Langkah ini diambil untuk menutup celah permainan harga yang kerap terjadi di lapangan, terutama dengan dalih klasik: tidak ada uang kembalian.
Direktur Utama Perum Bulog, Ahmad Rizal Ramdhani, menegaskan bahwa QRIS adalah solusi paling masuk akal untuk menjaga harga Minyakita tetap sesuai dengan harga eceran tertinggi (HET) Rp15.700 per liter. Menurutnya, sistem pembayaran digital membuat transaksi lebih rapi, cepat, dan transparan.
“QRIS itu lebih efektif dan efisien. Enggak perlu kembalian dan lain sebagainya. Sekarang rata-rata orang ke pasar juga sudah bawa handphone,” kata Rizal saat ditemui di Pasar Kramat Jati, Jakarta Timur, Senin (29/12).
Dorongan penggunaan QRIS ini bukan tanpa alasan. Bulog menemukan banyak pelanggaran harga Minyakita saat melakukan inspeksi mendadak (sidak) di sejumlah pasar. Salah satu temuan mencolok terjadi di Pasar Wonokromo, Surabaya, Jawa Timur, saat sidak bersama Menteri Pertanian Andi Amran Sulaiman.
Dalam sidak tersebut, Minyakita ditemukan dijual di atas HET. Harga yang seharusnya Rp15.700 per liter dibulatkan menjadi Rp16.000. Alasan pedagang pun terdengar klise: tidak memiliki uang pecahan untuk kembalian.
“Harganya diluruskan jadi Rp16.000, padahal harusnya Rp15.700. Alasannya enggak ada uang kembalian. Itu langsung kita tegur. Enggak boleh begitu. Pedagang harus menyiapkan uang pecahan,” tegas Rizal.

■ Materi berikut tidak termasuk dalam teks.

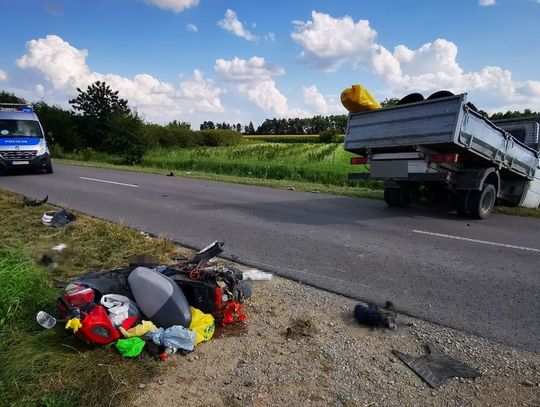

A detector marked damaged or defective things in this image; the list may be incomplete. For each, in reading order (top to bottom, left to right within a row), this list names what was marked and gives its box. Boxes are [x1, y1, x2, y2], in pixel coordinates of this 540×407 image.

broken vehicle part [392, 344, 480, 388]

Temuan serupa juga terjadi di Pasar Ramangun dalam inspeksi yang melibatkan Kementerian Koordinator Bidang Pangan, Badan Pangan Nasional, serta Satgas Pangan pada 24 Desember 2025. Polanya sama: harga Minyakita melenceng dari ketentuan dengan alasan teknis di lapangan.
Bulog menilai, praktik pembulatan harga ini jika dibiarkan bisa merusak tujuan utama program Minyakita, yakni menjaga keterjangkauan minyak goreng bagi masyarakat. Karena itu, Rizal menilai penggunaan QRIS menjadi jalan keluar paling realistis untuk menutup celah tersebut.
Selain soal harga, Bulog juga menyoroti praktik penjualan Minyakita secara bundling. Rizal menegaskan, pedagang tidak boleh memaksa konsumen membeli produk lain sebagai syarat untuk mendapatkan Minyakita.
“Bundling itu tidak ada. Konsumen tidak boleh diwajibkan beli barang lain. Kalau memang terpaksa enggak ada kembalian, boleh dikasih bonus kecap atau saus senilai Rp300. Tapi harga minyaknya tetap harus Rp15.700,” ujarnya.
Lebih lanjut, Rizal mengungkapkan bahwa pemerintah akan mulai membahas kebijakan baru terkait pengaturan minyak goreng pada Januari 2026. Pembahasan ini akan mengacu pada Peraturan Menteri Perdagangan (Permendag) Nomor 43 Tahun 2025.
Dalam aturan tersebut, minyak goreng akan dikelompokkan ke dalam beberapa kelas. Tujuannya agar struktur harga di pasar lebih jelas, tidak tumpang tindih, dan tidak lagi membingungkan konsumen.
Dorongan penggunaan QRIS untuk Minyakita pun diharapkan menjadi momentum modernisasi transaksi di pasar tradisional. Bukan sekadar soal digitalisasi, tapi juga soal disiplin harga dan perlindungan konsumen.